By Dave Donaldson
The major candidates for U-S Senate are about a third of the way into this year’s Primary Election season – and the next two months indicate that voters will have a lot of things to consider when they go to the polls.
The race attracting the most attention so far this year is the Republican Primary – with statewide newcomer Joe Miller challenging Incumbent Lisa Murkowski, who’s up for re-election.
Miller has been campaigning on a nationally based theme that solving the country’s problems will only come from a change in national leadership. He says he’s getting a good response to his message. And he says people see him as the answer to the nation’s economic problems.
This is not a uniquely Alaskan response. I think throughout the nation – as you can see in these primary election battles – incumbents being thrown out primarily because they are targeted as the problem. They have brought us to this financial crisis. They are unable to have the leadership necessary to bring us out of it. And people are looking for those that come outside of the system that are interested in the Constitutional approach – which is a much more limited government approach – than what we’ve seen over the last few decades.
Miller says Murkowski does not have the answer to national economic issues –and his answer to those issues is to restrict government, stop its growth, and “get the fiscal house in order by not spending more money.”
Miller has been to Barrow and Bethel and has a busy travel schedule to other parts of rural Alaska planned before the election. He says he is being “aggressive” in the bush – and says his campaign is built by the people who volunteer to help him – wherever they come from.
Senator Murkowski was working at the Capitol and preparing for a trip to Alaska this weekend, but her re-election spokesman Steve Wackowski calls Miller’s campaign “doom and gloom” that doesn’t consider the work Murkowski has done. He says the Senator has fought the meteoric growth of government for a long time.
She voted against Obama’s stimulus package, voted against the stimulus bill. She thinks that we need to create jobs, not bigger government here in this country. But the greatest asset we have in America is our freedoms, and we can pull through this. This is the land of optimism.
But Congress is not limited to one subject. They also deal with local and personal issues such as native issues, land claims, veterans’ issues. Wackowski says while the Senator sees the economy at the heart of the campaign, she knows that being a Senator goes beyond that.
She views it as her job. If people, the Federal Government made promises to people because either they have served or paid into social security, she make sure the federal government follows through with its promises.
Miller sees the national economy as the overriding issue –to be dealt with even in consideration of other needs.
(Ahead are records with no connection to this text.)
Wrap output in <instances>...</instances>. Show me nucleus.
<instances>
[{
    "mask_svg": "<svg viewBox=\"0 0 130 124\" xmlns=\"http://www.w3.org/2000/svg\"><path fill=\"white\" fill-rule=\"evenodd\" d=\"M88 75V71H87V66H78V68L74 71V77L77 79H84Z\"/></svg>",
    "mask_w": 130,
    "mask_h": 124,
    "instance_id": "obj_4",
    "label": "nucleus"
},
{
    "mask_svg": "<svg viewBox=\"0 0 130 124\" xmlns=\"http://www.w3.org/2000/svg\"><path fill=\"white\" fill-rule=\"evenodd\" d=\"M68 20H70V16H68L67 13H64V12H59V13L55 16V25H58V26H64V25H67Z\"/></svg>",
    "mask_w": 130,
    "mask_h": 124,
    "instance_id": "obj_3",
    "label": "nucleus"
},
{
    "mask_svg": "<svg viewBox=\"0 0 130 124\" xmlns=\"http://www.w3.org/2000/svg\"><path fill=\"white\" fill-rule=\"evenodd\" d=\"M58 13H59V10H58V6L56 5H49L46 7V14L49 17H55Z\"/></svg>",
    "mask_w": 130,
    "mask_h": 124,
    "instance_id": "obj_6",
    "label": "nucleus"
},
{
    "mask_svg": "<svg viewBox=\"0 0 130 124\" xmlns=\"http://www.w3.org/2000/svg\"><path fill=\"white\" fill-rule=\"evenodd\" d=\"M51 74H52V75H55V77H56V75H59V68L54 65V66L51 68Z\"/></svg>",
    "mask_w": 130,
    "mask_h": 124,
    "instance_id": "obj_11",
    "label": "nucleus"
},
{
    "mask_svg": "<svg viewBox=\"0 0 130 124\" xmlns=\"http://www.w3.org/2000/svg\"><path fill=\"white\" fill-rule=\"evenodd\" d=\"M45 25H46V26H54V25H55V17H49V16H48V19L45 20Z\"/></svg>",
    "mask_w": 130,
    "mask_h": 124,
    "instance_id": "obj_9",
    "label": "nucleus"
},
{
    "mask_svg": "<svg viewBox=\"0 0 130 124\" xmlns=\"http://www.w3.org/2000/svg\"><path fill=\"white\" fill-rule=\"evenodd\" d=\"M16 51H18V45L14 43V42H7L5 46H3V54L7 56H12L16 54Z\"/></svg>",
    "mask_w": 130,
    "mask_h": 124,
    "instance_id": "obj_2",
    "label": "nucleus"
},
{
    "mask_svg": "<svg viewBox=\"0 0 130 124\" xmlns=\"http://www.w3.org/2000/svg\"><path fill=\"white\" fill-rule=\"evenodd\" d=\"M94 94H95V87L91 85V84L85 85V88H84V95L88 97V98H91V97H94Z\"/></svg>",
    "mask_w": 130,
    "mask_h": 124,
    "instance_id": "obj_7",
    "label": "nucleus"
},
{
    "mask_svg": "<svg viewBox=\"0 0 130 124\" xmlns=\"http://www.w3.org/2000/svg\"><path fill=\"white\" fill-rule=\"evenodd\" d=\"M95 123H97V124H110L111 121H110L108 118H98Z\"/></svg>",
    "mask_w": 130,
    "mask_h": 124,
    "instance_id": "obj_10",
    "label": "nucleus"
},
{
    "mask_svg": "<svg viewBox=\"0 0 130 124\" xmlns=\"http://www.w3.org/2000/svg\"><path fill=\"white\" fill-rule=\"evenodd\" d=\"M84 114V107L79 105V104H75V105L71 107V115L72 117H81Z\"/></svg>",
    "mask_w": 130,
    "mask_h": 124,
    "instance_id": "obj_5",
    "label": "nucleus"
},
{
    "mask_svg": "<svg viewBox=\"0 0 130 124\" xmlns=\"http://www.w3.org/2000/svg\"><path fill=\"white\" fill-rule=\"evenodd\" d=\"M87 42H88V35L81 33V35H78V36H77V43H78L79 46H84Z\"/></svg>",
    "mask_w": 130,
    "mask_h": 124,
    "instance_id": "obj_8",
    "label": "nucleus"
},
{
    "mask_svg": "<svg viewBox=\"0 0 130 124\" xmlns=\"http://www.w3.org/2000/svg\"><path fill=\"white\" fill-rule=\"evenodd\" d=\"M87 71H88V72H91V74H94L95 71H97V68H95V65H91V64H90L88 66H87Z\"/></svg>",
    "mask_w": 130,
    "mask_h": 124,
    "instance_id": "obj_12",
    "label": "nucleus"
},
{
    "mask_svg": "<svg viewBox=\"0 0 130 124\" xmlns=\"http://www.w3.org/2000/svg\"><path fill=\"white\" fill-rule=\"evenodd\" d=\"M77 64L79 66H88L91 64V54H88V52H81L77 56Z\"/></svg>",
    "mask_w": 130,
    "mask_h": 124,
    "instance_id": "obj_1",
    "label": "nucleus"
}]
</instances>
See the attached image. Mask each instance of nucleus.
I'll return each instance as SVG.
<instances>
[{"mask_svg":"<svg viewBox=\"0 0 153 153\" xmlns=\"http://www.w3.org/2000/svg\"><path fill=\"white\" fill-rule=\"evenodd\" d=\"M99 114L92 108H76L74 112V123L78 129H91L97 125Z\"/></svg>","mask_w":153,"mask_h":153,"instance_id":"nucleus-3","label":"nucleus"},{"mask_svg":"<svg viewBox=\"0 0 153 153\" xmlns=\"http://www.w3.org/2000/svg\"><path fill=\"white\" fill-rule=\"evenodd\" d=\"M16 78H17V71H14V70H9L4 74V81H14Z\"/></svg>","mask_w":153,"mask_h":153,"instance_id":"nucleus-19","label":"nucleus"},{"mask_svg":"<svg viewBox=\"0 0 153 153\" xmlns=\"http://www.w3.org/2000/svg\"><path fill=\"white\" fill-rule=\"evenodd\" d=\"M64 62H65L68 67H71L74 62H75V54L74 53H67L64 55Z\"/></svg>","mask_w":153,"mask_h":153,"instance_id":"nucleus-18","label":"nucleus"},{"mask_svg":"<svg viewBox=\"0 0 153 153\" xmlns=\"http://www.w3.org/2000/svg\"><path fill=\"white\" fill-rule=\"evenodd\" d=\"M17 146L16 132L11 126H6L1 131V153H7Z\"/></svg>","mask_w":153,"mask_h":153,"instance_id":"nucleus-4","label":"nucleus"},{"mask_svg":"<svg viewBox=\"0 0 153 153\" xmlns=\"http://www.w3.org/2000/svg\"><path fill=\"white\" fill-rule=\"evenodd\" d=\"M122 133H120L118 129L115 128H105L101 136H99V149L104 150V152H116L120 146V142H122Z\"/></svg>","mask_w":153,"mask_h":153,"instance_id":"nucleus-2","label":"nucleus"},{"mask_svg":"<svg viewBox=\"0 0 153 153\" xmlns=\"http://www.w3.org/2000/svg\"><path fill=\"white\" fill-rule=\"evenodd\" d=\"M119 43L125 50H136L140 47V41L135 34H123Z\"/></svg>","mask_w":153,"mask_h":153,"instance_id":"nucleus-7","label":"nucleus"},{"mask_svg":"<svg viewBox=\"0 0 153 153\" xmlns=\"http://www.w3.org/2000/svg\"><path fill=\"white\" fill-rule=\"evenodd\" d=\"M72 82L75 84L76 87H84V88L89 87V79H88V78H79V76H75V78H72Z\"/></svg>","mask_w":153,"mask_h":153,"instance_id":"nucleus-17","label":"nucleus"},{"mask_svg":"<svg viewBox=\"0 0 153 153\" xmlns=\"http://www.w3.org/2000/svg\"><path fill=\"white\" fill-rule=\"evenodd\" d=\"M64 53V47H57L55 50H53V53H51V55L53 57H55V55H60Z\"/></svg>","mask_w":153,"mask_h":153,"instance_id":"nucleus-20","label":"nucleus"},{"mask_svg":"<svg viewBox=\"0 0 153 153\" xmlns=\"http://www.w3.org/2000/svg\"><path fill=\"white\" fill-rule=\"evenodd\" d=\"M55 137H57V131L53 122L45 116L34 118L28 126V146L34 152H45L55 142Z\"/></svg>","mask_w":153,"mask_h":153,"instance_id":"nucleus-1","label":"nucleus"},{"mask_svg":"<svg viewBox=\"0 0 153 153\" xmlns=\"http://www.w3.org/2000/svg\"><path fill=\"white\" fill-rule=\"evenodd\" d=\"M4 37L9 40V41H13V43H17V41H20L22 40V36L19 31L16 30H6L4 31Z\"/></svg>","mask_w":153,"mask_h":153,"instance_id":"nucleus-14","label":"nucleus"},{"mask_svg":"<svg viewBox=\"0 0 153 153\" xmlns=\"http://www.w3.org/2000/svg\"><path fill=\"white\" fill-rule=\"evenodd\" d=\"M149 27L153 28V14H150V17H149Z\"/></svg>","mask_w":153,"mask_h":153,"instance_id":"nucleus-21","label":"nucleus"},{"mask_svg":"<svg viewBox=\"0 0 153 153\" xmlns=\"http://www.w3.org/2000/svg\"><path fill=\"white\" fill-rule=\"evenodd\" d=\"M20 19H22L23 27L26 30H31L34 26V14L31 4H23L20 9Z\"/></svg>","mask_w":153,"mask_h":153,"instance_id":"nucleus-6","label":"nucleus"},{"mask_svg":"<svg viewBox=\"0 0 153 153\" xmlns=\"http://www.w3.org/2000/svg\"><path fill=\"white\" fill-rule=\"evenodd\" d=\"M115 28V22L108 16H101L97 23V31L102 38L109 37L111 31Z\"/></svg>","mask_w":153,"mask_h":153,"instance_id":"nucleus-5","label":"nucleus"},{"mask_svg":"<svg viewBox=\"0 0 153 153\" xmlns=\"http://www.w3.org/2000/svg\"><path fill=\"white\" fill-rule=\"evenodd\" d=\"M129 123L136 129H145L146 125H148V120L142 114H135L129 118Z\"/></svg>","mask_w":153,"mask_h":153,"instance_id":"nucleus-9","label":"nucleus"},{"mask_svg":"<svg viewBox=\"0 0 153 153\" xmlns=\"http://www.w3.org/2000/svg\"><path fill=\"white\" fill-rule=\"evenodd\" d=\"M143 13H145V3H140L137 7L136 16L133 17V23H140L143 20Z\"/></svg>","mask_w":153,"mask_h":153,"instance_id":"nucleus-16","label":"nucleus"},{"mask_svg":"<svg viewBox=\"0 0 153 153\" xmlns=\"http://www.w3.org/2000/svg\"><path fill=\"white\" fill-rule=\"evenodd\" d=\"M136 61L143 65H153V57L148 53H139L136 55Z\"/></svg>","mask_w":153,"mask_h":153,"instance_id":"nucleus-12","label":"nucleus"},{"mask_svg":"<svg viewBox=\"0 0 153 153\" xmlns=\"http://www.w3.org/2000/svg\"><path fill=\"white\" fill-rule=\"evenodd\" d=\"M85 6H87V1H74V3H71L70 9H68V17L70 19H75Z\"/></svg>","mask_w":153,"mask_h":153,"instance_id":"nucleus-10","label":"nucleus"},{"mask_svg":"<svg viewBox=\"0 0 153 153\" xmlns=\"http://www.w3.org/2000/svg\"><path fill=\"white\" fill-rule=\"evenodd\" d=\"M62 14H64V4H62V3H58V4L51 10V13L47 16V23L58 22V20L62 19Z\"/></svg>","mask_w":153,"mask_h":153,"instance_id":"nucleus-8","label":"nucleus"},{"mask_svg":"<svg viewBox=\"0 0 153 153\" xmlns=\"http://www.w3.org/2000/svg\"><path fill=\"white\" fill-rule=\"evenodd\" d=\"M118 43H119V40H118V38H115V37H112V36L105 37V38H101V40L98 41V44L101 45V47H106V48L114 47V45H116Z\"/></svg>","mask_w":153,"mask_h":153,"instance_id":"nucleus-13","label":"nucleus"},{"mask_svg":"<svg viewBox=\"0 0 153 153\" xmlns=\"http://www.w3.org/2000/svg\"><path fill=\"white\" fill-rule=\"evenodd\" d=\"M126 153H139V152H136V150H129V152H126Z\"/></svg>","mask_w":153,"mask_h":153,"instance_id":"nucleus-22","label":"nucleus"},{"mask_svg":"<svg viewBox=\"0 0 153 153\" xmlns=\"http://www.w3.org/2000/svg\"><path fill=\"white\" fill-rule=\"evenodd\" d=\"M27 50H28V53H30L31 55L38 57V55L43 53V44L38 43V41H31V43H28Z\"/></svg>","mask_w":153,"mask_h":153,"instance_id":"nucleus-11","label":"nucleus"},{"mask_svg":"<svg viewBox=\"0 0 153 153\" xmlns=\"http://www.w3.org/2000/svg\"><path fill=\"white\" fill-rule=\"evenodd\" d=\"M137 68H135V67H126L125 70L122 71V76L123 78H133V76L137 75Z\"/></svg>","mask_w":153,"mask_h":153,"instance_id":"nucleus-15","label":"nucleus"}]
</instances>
Anything that involves government expenditures is all going to be subject to cut. And I think Alaskans and Americans as a whole are willing to do some belt-tightening to get this fiscal house back in order. So, I don’t have a specific plan for any of those issues that you mentioned. But I will tell you that there is virtually not a program that is not going to have to have some fiscal limitation.
The winner of that primary will face the winner of the Democratic primary. Scott McAdams is working for that place on the November ballot. He says it’s all local. And that’s what he’s promoting as he travels the state. McAdams says Alaska is based on energy – new oil development, gas, renewable energy. But he says it doesn’t stop there.
We also continue to go out and make the case for why everyone of our towns, everyone of our communities matters. Why it’s important that our commercial fisheries are advanced at the national level, that our next Senator from Alaska understands that small town fishermen are more important that corporate lobbyists. And you know, we’re making progress, we’re talking to a lot of folks and we’re changing hearts and minds one voter at a time.
McAdams is mayor of Sitka, and it was obvious to him a month ago that he was not well-recognized beyond there. But he says he’s making progress and he’ll be prepared for whomever the Republicans choose.
The party primary elections will take place August 24th.